Beekeeping has been a part of Keith Snyder's life since his childhood, when a colony hung just beyond the kitchen where he and his parents cooked all their meals.

Decades later, that kitchen – and the house it sits in – is his. Snyder also inherited his father's knack for keeping apiaries, with 14 hives thriving in his Hatfield backyard, the most he's had in years.

It's a measure of success that experts say is uncommon, keeping so many bees alive throughout the bitter Pennsylvania winters. But Snyder's neighbors aren't as appreciative. Since June, they've lobbied the Borough Council to enact an ordinance that would limit the number of hives on any property in Hatfield.  After months of meetings, discussions and public hearings, the measure is scheduled to be weighed at a council meeting on Wednesday.

If it passes, it will be the first of its kind enacted into law in the Philadelphia region.

"I want this done, squashed, off the table," Snyder said. "I explained in that meeting that I realize I have my limit right here and would actually like to reduce it some. But I want to work with Montgomery County and work with other beekeepers."

Such legislation is uncommon in Pennsylvania, with limits on beekeeping in effect almost exclusively in the western half of the state. No other municipality in the collar counties has enacted limits on residential beekeeping, and Philadelphia itself was named a "bee friendly city" by a 2016 City Council resolution.

"Local municipal ordinances are the exception, not the rule," said Mark Antunes, a master beekeeper and former president of the Montgomery County Beekeeper's Association. "And in my experience, these come to fruition because of fears and concerns by people who live within a close vicinity of the beekeeper."

Antunes said much of that fear is through exaggerated reports of stings. The majority of such cases are actually caused by other insects, such as yellow jackets, which he said are often mistaken for honey bees.

In most instances, he said, honey bees are docile, attacking only when they or their hives are threatened.

"When you ask about what's the 'right number of bees,' there is no state-established number per acre or square foot or property size," Antunes said.  "It comes down to what the ability of the person is, what the conditions are like, and what they are doing.  And from what I can gather, Keith is being highly responsible and managing things well."

Shannon Powers, a spokeswoman for the Department of Agriculture, said all beekeepers must be licensed with the state, have their apiaries registered and be subject to inspection twice a year. These regulations are in place to control diseases that affect bees and protect the overall health of an insect that is vital to agriculture.

Anything beyond that is left to local government.

Snyder has his hives registered with the state Department of Agriculture, and they were inspected in June after one of his neighbors filed a complaint. He passed with a "clean bill of health," he said.

Anne Clayton, the neighbor who first brought the issue of his bees to the Borough Council's attention at its June meeting, lives catty-corner to the Snyders on School Street.

She declined to speak to a reporter at length last week, saying only that "there are too many bees being introduced into this small neighborhood."

Hatfield's solicitor, Catherine Harper, said the borough's leadership did not pursue this issue on its own, but felt compelled to act after repeated complaints from Clayton and others.

Keith Snyder holds up a print of pollinating insects. Experts say stings are often falsely attributed to bees, which resemble many other species of similar insects.
David Swanson / Staff Photographer
Keith Snyder holds up a print of pollinating insects. Experts say stings are often falsely attributed to bees, which resemble many other species of similar insects.
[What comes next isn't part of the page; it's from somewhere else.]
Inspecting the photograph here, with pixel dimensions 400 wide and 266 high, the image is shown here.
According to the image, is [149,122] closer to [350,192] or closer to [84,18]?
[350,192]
"The borough council is trying to balance the equity of people who want to keep bees with people who are living in homes in a densely populated community," she said. "We're not against bees altogether, we just want to be sensitive to people who have family members with allergies and are fearful of getting stung."

Harper said the proposed ordinance was modeled after similar legislation in Forest Hills, a suburb of Pittsburgh. In its current form, it limits residential beekeepers to two hives for every 2,000 square feet of property and requires the purchase of an annual borough license for beekeeping, among other measures.

Under Hatfield's proposed ordinance, Snyder would be allowed eight hives on his property, which county records show is about 7,400 square feet.

That seems a reasonable number to Dave Ardelean, one of Snyder's neighbors who voiced concerns at Borough Council meetings this summer about the growing number of hives.

"I am pro-bee, and when the hives were in the lower single digits, it was no big deal," said Ardelean, who is allergic to bee stings. "Now, it's gotten to the point where they're swarming in our trees and entering other properties.

"I know you can't control exactly where the bees go, and I know they're not aggressive," he added. "But one way to think of it is, when there's less of them, there's less of a chance to get stung."

Ardelean's wife, Karie, said that she and her son have both been stung, and that the higher numbers of bees flying around their property made it difficult to weed her garden this summer.

"Nobody wants a war, and we don't want him to stop beekeeping," she said. "We just want him to do it in a way that's respectful to us and our needs."